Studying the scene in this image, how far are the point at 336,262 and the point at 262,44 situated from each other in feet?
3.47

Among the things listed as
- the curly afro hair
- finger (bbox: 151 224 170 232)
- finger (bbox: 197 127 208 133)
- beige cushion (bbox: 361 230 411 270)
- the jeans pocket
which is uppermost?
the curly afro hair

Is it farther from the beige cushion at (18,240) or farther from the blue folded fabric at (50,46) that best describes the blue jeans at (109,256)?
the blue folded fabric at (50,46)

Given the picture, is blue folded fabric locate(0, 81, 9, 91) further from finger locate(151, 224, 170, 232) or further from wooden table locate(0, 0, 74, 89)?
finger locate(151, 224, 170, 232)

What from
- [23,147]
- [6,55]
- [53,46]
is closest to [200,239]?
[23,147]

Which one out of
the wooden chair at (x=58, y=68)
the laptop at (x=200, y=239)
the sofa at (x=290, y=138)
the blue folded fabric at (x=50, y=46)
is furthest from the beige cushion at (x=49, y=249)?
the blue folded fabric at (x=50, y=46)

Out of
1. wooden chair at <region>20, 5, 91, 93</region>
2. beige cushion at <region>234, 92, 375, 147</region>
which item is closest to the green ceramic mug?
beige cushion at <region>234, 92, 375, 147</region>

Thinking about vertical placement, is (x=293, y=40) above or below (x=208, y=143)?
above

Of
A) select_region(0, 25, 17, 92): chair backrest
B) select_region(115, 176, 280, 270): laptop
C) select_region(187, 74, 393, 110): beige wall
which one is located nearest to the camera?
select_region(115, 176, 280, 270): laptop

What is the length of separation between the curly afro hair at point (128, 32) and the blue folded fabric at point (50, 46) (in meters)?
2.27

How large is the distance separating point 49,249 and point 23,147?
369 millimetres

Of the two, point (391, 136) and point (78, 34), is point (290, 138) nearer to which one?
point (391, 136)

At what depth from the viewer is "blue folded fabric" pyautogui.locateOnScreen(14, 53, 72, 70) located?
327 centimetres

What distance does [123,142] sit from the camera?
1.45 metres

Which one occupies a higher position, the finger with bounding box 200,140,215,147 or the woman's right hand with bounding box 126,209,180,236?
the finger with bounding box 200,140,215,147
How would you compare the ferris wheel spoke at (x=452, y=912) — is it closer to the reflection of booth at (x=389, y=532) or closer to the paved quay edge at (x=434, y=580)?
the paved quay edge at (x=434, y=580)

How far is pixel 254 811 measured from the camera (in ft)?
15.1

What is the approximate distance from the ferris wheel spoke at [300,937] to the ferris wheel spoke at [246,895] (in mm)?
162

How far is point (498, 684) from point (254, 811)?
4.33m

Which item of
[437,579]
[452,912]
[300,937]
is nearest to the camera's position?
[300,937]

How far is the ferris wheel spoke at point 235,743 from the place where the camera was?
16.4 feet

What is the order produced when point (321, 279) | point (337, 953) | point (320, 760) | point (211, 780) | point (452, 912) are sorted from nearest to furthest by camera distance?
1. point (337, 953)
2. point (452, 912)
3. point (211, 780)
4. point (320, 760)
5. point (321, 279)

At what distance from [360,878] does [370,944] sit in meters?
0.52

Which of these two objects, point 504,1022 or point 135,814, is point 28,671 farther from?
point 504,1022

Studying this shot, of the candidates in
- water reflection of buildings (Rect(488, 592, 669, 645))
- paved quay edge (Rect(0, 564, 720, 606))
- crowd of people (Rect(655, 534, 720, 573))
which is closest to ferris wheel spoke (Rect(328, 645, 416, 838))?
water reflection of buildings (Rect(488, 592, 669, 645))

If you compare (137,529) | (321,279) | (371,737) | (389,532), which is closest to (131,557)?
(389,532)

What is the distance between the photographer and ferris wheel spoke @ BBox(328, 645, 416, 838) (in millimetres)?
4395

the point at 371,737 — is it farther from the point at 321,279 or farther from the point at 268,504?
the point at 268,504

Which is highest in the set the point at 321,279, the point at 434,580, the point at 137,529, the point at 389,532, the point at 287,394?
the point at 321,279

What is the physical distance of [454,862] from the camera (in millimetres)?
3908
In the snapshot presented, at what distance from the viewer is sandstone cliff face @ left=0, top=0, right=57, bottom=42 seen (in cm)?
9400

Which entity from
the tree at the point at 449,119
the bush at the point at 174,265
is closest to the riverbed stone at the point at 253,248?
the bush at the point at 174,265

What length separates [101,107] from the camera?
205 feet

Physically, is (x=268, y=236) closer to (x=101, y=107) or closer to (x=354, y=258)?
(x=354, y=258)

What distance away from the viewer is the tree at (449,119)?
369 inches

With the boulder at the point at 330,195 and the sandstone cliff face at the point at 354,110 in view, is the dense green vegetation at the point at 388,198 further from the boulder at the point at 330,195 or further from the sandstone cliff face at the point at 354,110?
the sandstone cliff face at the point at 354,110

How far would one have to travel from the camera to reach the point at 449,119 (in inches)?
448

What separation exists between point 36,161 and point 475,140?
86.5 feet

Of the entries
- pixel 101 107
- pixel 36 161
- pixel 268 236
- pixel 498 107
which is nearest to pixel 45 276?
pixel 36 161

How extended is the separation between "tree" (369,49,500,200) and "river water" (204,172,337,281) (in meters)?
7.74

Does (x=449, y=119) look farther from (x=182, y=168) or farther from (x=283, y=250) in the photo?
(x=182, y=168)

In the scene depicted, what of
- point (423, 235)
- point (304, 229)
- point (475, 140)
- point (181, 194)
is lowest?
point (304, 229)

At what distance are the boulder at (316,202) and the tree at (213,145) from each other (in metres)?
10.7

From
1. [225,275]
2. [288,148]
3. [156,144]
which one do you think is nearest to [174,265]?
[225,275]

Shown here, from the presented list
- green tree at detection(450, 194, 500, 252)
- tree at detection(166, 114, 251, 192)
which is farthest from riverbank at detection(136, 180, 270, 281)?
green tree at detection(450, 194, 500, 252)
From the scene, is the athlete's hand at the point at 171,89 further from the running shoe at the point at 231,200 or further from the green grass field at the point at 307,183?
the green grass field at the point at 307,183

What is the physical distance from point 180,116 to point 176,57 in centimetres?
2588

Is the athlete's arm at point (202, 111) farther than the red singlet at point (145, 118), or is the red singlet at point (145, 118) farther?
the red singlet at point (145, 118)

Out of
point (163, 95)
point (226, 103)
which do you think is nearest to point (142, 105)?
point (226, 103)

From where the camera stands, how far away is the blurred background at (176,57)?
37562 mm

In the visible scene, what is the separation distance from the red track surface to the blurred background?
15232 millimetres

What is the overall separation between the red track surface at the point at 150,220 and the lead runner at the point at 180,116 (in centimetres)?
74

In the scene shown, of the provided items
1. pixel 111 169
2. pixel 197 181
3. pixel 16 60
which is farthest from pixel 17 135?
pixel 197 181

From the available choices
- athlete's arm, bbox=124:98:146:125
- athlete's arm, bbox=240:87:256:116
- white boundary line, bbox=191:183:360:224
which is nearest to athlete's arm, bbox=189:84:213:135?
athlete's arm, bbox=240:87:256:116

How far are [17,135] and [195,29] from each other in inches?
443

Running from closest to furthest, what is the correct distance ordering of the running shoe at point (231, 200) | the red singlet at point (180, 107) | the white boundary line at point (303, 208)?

Objective:
Nothing should be left out: return all of the records exactly.

Reply to the exercise:
Studying the scene in this image, how far are the point at 336,262 and the point at 262,44 situated from each other in feet?
3.47

Among the things listed as
- the curly afro hair
- finger (bbox: 151 224 170 232)
- finger (bbox: 197 127 208 133)
- beige cushion (bbox: 361 230 411 270)
- the jeans pocket
which is uppermost?
the curly afro hair

Is it farther from the beige cushion at (18,240) or farther from the blue folded fabric at (50,46) that best describes the blue jeans at (109,256)?
the blue folded fabric at (50,46)

Given the picture, is blue folded fabric locate(0, 81, 9, 91) further from finger locate(151, 224, 170, 232) or further from wooden table locate(0, 0, 74, 89)?
finger locate(151, 224, 170, 232)

What from
- [23,147]
- [6,55]
- [53,46]
is closest to [200,239]?
[23,147]

Which one out of
the wooden chair at (x=58, y=68)
the laptop at (x=200, y=239)
the sofa at (x=290, y=138)
the blue folded fabric at (x=50, y=46)
is furthest from the beige cushion at (x=49, y=249)?
the blue folded fabric at (x=50, y=46)

Out of
1. wooden chair at <region>20, 5, 91, 93</region>
2. beige cushion at <region>234, 92, 375, 147</region>
which item is closest to the green ceramic mug?
beige cushion at <region>234, 92, 375, 147</region>

Thinking about vertical placement, is (x=293, y=40) above or below (x=208, y=143)?
above

Of
A) select_region(0, 25, 17, 92): chair backrest
B) select_region(115, 176, 280, 270): laptop
C) select_region(187, 74, 393, 110): beige wall
which one is located nearest to the camera?
select_region(115, 176, 280, 270): laptop

What is the length of separation between the curly afro hair at point (128, 32) and the blue folded fabric at point (50, 46) (in meters)?
2.27

How large is the distance separating point 49,249 and point 23,147?
369 millimetres

Of the two, point (391, 136) and point (78, 34), is point (290, 138) nearer to which one?
point (391, 136)

At what depth from the viewer is "blue folded fabric" pyautogui.locateOnScreen(14, 53, 72, 70) located?
327 centimetres

What distance does [123,142] sit from the camera?
1.45 metres

Which one occupies a higher position, the finger with bounding box 200,140,215,147 or the woman's right hand with bounding box 126,209,180,236?
the finger with bounding box 200,140,215,147
How would you compare the ferris wheel spoke at (x=452, y=912) — is it closer to the reflection of booth at (x=389, y=532) or closer to the paved quay edge at (x=434, y=580)?
the paved quay edge at (x=434, y=580)

How far is pixel 254 811 measured from the camera (in ft)?
15.1

What is the approximate distance from the ferris wheel spoke at [300,937] to the ferris wheel spoke at [246,895] (in mm)?
162

How far is point (498, 684) from point (254, 811)?
4.33m

Which item of
[437,579]
[452,912]
[300,937]
is nearest to the camera's position?
[300,937]

How far is the ferris wheel spoke at point 235,743 from the place where the camera was?
16.4 feet

What is the order produced when point (321, 279) | point (337, 953) | point (320, 760) | point (211, 780) | point (452, 912) are sorted from nearest to furthest by camera distance?
1. point (337, 953)
2. point (452, 912)
3. point (211, 780)
4. point (320, 760)
5. point (321, 279)

At what distance from [360,878] does [370,944] sit in meters?
0.52

Which of these two objects, point 504,1022 or point 135,814, is point 28,671 farther from?
point 504,1022

Studying this shot, of the candidates in
- water reflection of buildings (Rect(488, 592, 669, 645))
- paved quay edge (Rect(0, 564, 720, 606))
- crowd of people (Rect(655, 534, 720, 573))
which is closest to ferris wheel spoke (Rect(328, 645, 416, 838))?
water reflection of buildings (Rect(488, 592, 669, 645))

If you compare (137,529) | (321,279) | (371,737) | (389,532), which is closest to (131,557)?
(389,532)

What is the distance between the photographer and ferris wheel spoke @ BBox(328, 645, 416, 838) (in millimetres)?
4395

the point at 371,737 — is it farther from the point at 321,279 or farther from the point at 268,504?
the point at 268,504

Which is highest in the set the point at 321,279, the point at 434,580, the point at 137,529, the point at 389,532, the point at 287,394?
the point at 321,279

What is the physical distance of [454,862] from the camera (in millimetres)?
3908
In the snapshot presented, at what distance from the viewer is sandstone cliff face @ left=0, top=0, right=57, bottom=42 seen (in cm)?
9400

Which entity from
the tree at the point at 449,119
the bush at the point at 174,265
is closest to the riverbed stone at the point at 253,248?
the bush at the point at 174,265

What length separates [101,107] from the camera?
205 feet

Physically, is (x=268, y=236) closer to (x=101, y=107) or closer to (x=354, y=258)?
(x=354, y=258)

What distance away from the viewer is the tree at (449,119)?
369 inches

With the boulder at the point at 330,195 and the sandstone cliff face at the point at 354,110 in view, is the dense green vegetation at the point at 388,198 further from the boulder at the point at 330,195 or further from the sandstone cliff face at the point at 354,110?
the sandstone cliff face at the point at 354,110

How far would one have to travel from the camera to reach the point at 449,119 (in inches)?
448

What separation exists between point 36,161 and point 475,140?
86.5 feet

Of the entries
- pixel 101 107
- pixel 36 161
- pixel 268 236
- pixel 498 107
which is nearest to pixel 45 276?
pixel 36 161

How extended is the separation between "tree" (369,49,500,200) and "river water" (204,172,337,281) (in meters)?
7.74

Does (x=449, y=119) look farther from (x=182, y=168) or farther from (x=283, y=250) in the photo?
(x=182, y=168)

In the scene depicted, what of
- point (423, 235)
- point (304, 229)
- point (475, 140)
- point (181, 194)
is lowest?
point (304, 229)

At what distance are the boulder at (316,202) and the tree at (213,145) from each other (in metres)?
10.7

From
1. [225,275]
2. [288,148]
3. [156,144]
which one do you think is nearest to [174,265]?
[225,275]

Shown here, from the presented list
- green tree at detection(450, 194, 500, 252)
- tree at detection(166, 114, 251, 192)
which is farthest from riverbank at detection(136, 180, 270, 281)?
green tree at detection(450, 194, 500, 252)
From the scene, is the athlete's hand at the point at 171,89 further from the running shoe at the point at 231,200 or further from the green grass field at the point at 307,183?
the green grass field at the point at 307,183

What is the physical distance from point 180,116 to point 176,57 in centimetres?
2588

Is the athlete's arm at point (202, 111) farther than the red singlet at point (145, 118), or is the red singlet at point (145, 118) farther?
the red singlet at point (145, 118)

Out of
point (163, 95)
point (226, 103)
which do you think is nearest to point (142, 105)?
point (226, 103)

From where the camera stands, how far away is the blurred background at (176,57)?
37562 mm

In the visible scene, what is the separation distance from the red track surface to the blurred background?
15232 millimetres

What is the overall separation between the red track surface at the point at 150,220 and the lead runner at the point at 180,116 (in centimetres)?
74

In the scene shown, of the provided items
1. pixel 111 169
2. pixel 197 181
3. pixel 16 60
which is farthest from pixel 17 135?
pixel 197 181

From the available choices
- athlete's arm, bbox=124:98:146:125
- athlete's arm, bbox=240:87:256:116
- white boundary line, bbox=191:183:360:224
which is nearest to athlete's arm, bbox=189:84:213:135?
athlete's arm, bbox=240:87:256:116

How far are [17,135] and [195,29] from each other in inches?
443

Running from closest to furthest, what is the correct distance ordering of the running shoe at point (231, 200) | the red singlet at point (180, 107) | the white boundary line at point (303, 208)?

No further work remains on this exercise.